Write out, unchanged, the lines of the records from the line containing "How far is the" through the last line of the records, including both.

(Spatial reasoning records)
################
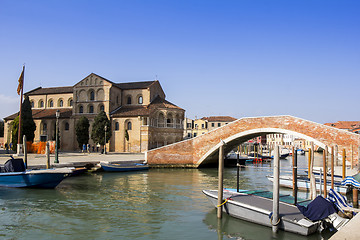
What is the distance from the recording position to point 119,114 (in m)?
31.6

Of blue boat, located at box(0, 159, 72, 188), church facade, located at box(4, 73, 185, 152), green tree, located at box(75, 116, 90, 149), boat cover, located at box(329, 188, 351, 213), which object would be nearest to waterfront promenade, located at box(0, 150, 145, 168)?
blue boat, located at box(0, 159, 72, 188)

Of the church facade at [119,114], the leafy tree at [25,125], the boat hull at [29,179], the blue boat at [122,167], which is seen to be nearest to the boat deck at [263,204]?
the boat hull at [29,179]

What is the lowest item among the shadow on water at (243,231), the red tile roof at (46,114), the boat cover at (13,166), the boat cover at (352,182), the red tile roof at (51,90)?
the shadow on water at (243,231)

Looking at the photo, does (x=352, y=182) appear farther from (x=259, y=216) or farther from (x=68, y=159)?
(x=68, y=159)

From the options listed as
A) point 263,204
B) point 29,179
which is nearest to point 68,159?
point 29,179

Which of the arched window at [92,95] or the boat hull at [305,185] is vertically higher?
the arched window at [92,95]

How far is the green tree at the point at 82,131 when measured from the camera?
30297mm

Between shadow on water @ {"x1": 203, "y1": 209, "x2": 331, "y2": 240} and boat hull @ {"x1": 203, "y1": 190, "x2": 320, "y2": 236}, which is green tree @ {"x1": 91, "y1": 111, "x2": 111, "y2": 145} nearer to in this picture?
################
(Solution for this problem)
How far is the green tree at the point at 82,131 when measured from the camera?
30297mm

Between shadow on water @ {"x1": 203, "y1": 209, "x2": 331, "y2": 240} and boat hull @ {"x1": 203, "y1": 190, "x2": 320, "y2": 236}, which is green tree @ {"x1": 91, "y1": 111, "x2": 111, "y2": 145} nearer to in this picture?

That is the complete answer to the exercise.